> **Data provided**:
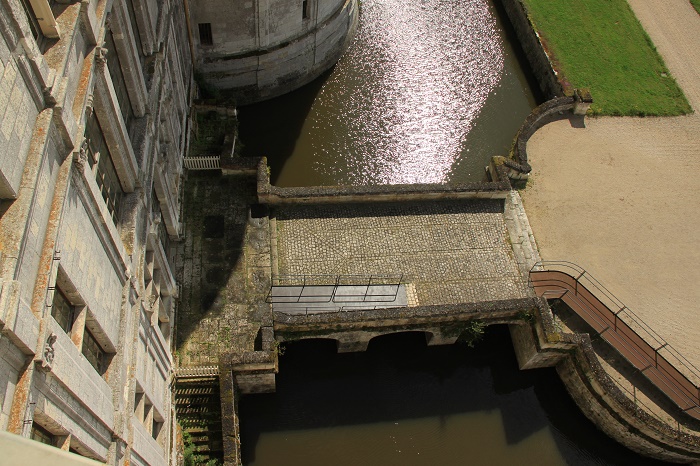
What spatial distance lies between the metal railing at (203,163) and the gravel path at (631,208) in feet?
45.3

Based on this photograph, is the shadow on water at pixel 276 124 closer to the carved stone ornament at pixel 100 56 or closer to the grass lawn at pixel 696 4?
the carved stone ornament at pixel 100 56

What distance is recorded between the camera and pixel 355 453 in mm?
19516

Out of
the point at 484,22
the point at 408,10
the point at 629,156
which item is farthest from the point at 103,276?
the point at 484,22

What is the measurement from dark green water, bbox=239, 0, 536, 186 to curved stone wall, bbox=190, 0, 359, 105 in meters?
0.92

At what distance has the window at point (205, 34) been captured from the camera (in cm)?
2428

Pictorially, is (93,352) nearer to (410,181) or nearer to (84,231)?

> **Task goal**:
Copy out all of the material above word for word, leaving out the pictures.

> **The completed task**:
What spatial distance lies between the metal railing at (203,163) and the gravel path at (631,208) in feet?
45.3

Based on this photograph, is the shadow on water at pixel 276 124 closer to the carved stone ornament at pixel 100 56 or closer to the grass lawn at pixel 696 4?
the carved stone ornament at pixel 100 56

What distance is recorded between the camera and pixel 355 453 in mm?
19516

Out of
the point at 484,22
the point at 408,10
the point at 629,156
which item is farthest from the point at 103,276?
the point at 484,22

What is the measurement from dark green water, bbox=239, 0, 536, 186 to curved stone wall, bbox=190, 0, 359, 105 in meters?
0.92

At what distance has the window at point (205, 34) been captured from the camera (in cm)?
2428

Pictorially, is (93,352) nearer to (410,181) or nearer to (84,231)?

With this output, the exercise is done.